Scene question records
* begin *
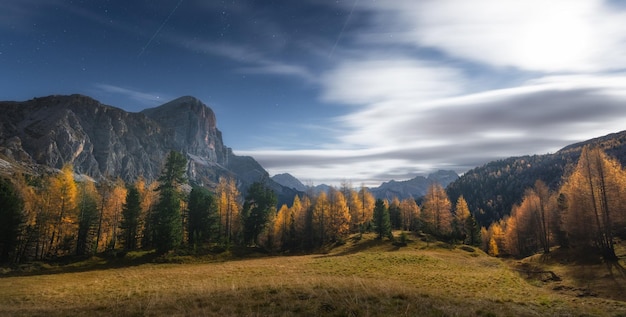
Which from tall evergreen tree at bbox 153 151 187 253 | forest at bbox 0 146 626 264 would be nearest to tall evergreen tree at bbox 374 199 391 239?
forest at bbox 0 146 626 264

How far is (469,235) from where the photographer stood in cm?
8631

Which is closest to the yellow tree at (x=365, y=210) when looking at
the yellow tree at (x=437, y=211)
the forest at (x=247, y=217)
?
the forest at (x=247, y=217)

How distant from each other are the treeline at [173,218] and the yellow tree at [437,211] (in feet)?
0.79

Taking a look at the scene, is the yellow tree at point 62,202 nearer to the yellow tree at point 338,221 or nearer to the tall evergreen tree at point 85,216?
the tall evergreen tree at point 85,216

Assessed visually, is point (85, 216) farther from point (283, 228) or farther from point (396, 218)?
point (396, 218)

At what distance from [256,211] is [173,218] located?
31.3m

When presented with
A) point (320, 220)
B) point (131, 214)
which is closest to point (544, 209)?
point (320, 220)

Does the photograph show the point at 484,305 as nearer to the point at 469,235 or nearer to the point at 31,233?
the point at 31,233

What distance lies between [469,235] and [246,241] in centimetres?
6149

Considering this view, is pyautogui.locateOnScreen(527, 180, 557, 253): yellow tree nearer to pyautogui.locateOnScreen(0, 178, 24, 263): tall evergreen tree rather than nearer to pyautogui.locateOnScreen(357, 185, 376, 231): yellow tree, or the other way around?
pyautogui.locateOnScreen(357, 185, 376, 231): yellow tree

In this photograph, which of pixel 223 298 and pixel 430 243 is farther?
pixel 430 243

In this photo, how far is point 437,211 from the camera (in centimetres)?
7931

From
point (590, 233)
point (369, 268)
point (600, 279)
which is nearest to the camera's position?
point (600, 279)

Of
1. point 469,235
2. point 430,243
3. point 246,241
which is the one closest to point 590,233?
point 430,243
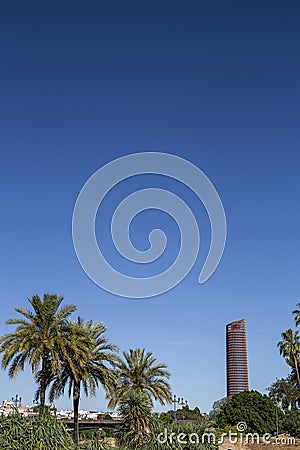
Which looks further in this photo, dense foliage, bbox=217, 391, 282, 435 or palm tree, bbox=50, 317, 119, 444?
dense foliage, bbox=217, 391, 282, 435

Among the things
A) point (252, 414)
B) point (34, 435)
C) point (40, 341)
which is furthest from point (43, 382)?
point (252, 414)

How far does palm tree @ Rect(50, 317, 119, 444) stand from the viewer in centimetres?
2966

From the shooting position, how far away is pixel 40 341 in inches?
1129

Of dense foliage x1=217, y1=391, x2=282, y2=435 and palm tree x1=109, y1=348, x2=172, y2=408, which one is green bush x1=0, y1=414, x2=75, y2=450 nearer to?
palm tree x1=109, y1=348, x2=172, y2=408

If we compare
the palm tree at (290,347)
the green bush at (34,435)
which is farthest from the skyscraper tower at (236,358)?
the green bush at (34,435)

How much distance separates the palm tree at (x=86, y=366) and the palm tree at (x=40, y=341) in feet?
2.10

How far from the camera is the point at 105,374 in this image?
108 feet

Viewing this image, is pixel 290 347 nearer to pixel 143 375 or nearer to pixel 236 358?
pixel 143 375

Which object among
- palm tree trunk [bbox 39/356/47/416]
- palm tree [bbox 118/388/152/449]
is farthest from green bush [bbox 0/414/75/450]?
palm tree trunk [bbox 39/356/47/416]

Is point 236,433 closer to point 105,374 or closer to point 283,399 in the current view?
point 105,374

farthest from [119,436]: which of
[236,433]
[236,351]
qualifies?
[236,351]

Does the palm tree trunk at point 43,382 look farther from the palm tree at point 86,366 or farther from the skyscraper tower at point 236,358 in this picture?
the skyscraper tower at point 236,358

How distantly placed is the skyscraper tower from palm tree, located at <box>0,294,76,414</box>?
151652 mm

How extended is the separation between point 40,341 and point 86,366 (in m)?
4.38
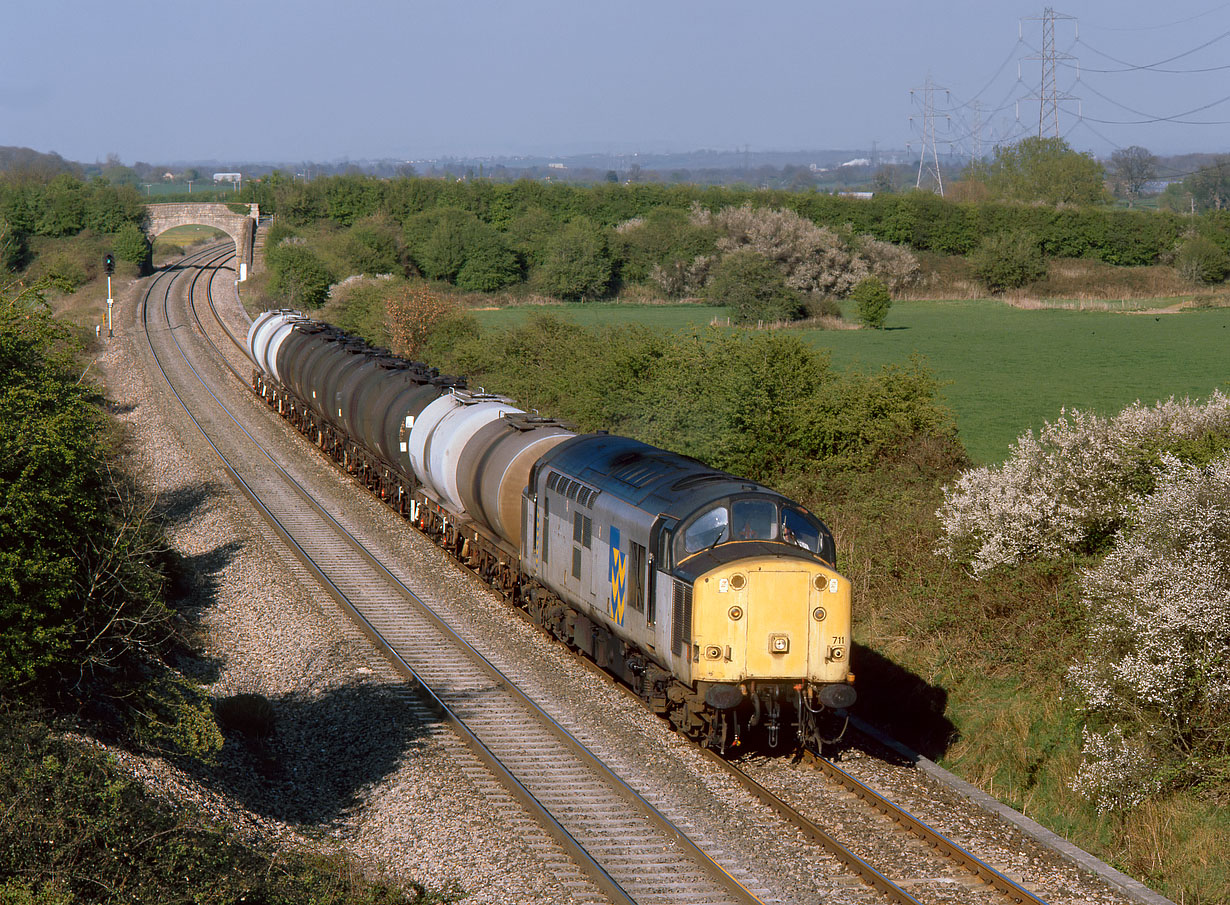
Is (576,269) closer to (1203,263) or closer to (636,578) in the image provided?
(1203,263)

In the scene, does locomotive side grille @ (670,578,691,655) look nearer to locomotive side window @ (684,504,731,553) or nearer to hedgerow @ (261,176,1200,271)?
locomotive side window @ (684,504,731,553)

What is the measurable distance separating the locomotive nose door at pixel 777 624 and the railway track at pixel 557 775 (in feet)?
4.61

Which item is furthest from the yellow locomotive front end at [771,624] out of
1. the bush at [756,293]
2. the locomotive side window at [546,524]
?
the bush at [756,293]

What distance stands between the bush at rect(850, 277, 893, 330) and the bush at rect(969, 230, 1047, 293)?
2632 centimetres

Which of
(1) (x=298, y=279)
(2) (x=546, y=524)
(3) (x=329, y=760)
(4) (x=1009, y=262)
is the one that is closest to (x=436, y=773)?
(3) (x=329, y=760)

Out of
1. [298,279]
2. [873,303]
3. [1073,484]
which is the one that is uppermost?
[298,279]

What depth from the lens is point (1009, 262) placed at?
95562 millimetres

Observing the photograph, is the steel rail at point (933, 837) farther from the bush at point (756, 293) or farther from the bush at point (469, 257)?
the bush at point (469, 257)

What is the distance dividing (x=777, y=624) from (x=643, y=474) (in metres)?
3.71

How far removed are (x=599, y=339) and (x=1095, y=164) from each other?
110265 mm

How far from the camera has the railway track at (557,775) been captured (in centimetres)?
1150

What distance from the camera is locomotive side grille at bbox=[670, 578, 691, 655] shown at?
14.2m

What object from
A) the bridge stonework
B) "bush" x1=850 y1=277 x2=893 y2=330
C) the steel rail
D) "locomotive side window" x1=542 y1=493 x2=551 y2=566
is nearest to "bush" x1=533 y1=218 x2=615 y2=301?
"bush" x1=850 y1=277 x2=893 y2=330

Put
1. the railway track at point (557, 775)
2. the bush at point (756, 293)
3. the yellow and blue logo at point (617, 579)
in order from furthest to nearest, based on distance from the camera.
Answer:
* end *
Copy every record above exactly, leaving out the pictures.

Which from tall evergreen tree at bbox 153 151 187 253 | forest at bbox 0 146 626 264 would be nearest to tall evergreen tree at bbox 374 199 391 239?
forest at bbox 0 146 626 264

How far is (469,235) from where the photographer stood in cm?
8631

Which is closest to the yellow tree at (x=365, y=210) when looking at
the yellow tree at (x=437, y=211)
the forest at (x=247, y=217)
?
the forest at (x=247, y=217)

How distant from each other are the treeline at [173,218] and the yellow tree at [437,211] (in feet)?
0.79

Taking a look at the scene, is the yellow tree at point 62,202 nearer to the yellow tree at point 338,221 or nearer to the tall evergreen tree at point 85,216?
the tall evergreen tree at point 85,216

Assessed visually, is point (85, 216) farther from point (283, 228) or farther from point (396, 218)?
point (396, 218)

At what distance from [256,211] is [173,218] located?
31.3m

When presented with
A) point (320, 220)
B) point (131, 214)
which is closest to point (544, 209)?
point (320, 220)

Does the photograph show the point at 484,305 as nearer to the point at 469,235 or nearer to the point at 31,233?
the point at 31,233

What distance lies between [469,235] and [246,241] in centimetres?
6149

Considering this view, is pyautogui.locateOnScreen(527, 180, 557, 253): yellow tree nearer to pyautogui.locateOnScreen(0, 178, 24, 263): tall evergreen tree rather than nearer to pyautogui.locateOnScreen(357, 185, 376, 231): yellow tree, or the other way around?
pyautogui.locateOnScreen(357, 185, 376, 231): yellow tree

In this photograph, which of pixel 223 298 and pixel 430 243 is farther?
pixel 430 243

In this photo, how far is point 437,211 from the camera (in centimetres)?
7931

From
point (590, 233)
point (369, 268)
point (600, 279)
which is nearest to the camera's position?
point (600, 279)

Of
1. point 469,235
2. point 430,243
3. point 246,241
which is the one closest to point 590,233?
point 430,243
Which looks further in this photo, dense foliage, bbox=217, 391, 282, 435 or palm tree, bbox=50, 317, 119, 444?
dense foliage, bbox=217, 391, 282, 435

Among the things
A) point (252, 414)
B) point (34, 435)
C) point (40, 341)
which is furthest from point (43, 382)?
point (252, 414)

How far does palm tree @ Rect(50, 317, 119, 444) stand from the viewer in centimetres?
2966

From the shooting position, how far away is pixel 40 341 in inches?
1129

Of dense foliage x1=217, y1=391, x2=282, y2=435 and palm tree x1=109, y1=348, x2=172, y2=408, which one is green bush x1=0, y1=414, x2=75, y2=450 nearer to?
palm tree x1=109, y1=348, x2=172, y2=408

If we compare
the palm tree at (290,347)
the green bush at (34,435)
which is farthest from the skyscraper tower at (236,358)?
the green bush at (34,435)

How much distance separates the palm tree at (x=86, y=366) and the palm tree at (x=40, y=341) in feet?
2.10

How far from the camera is the point at 105,374 in this image?
108 feet

Viewing this image, is pixel 290 347 nearer to pixel 143 375 or nearer to pixel 236 358?
pixel 143 375

Which object among
- palm tree trunk [bbox 39/356/47/416]
- palm tree [bbox 118/388/152/449]
is farthest from green bush [bbox 0/414/75/450]?
palm tree trunk [bbox 39/356/47/416]

Is point 236,433 closer to point 105,374 or closer to point 283,399 in the current view?
point 105,374

farthest from [119,436]: which of
[236,433]
[236,351]
qualifies?
[236,351]

Does the palm tree trunk at point 43,382 look farther from the palm tree at point 86,366 or farther from the skyscraper tower at point 236,358 in this picture?
the skyscraper tower at point 236,358

How distantly placed is the skyscraper tower from palm tree, located at <box>0,294,76,414</box>?
151652 mm

How extended is the separation between point 40,341 and point 86,366 (in m)?
4.38
Is (576,269) closer to (1203,263) or closer to (636,578) in the image provided?
(1203,263)

In the scene, does locomotive side grille @ (670,578,691,655) look nearer to locomotive side window @ (684,504,731,553) or nearer to hedgerow @ (261,176,1200,271)?
locomotive side window @ (684,504,731,553)

What is the measurable distance separating the locomotive nose door at pixel 777 624 and the railway track at pixel 557 775 (in feet)?
4.61

Which item is furthest from the yellow locomotive front end at [771,624] out of
1. the bush at [756,293]
2. the locomotive side window at [546,524]
?
the bush at [756,293]

What distance stands between the bush at rect(850, 277, 893, 330) and the bush at rect(969, 230, 1047, 293)?
2632 centimetres

Which of
(1) (x=298, y=279)
(2) (x=546, y=524)
(3) (x=329, y=760)
(4) (x=1009, y=262)
is the one that is closest to (x=436, y=773)?
(3) (x=329, y=760)

Out of
1. [298,279]
2. [873,303]
3. [1073,484]
which is the one that is uppermost?
[298,279]

What depth from the lens is point (1009, 262) placed at?
95562 millimetres

Observing the photograph, is the steel rail at point (933, 837) farther from the bush at point (756, 293) or farther from the bush at point (469, 257)?
the bush at point (469, 257)

What is the distance dividing (x=777, y=624) from (x=643, y=474) (in metres)?
3.71

How far removed are (x=599, y=339) and (x=1095, y=164) from each other?
110265 mm

How far from the camera has the railway track at (557,775) been captured (in centimetres)?
1150

What distance from the camera is locomotive side grille at bbox=[670, 578, 691, 655] shown at?
14.2m

What object from
A) the bridge stonework
B) "bush" x1=850 y1=277 x2=893 y2=330
C) the steel rail
D) "locomotive side window" x1=542 y1=493 x2=551 y2=566
is nearest to "bush" x1=533 y1=218 x2=615 y2=301?
"bush" x1=850 y1=277 x2=893 y2=330

Put
1. the railway track at point (557, 775)
2. the bush at point (756, 293)
3. the yellow and blue logo at point (617, 579)
in order from furthest to nearest, based on distance from the camera.
Answer:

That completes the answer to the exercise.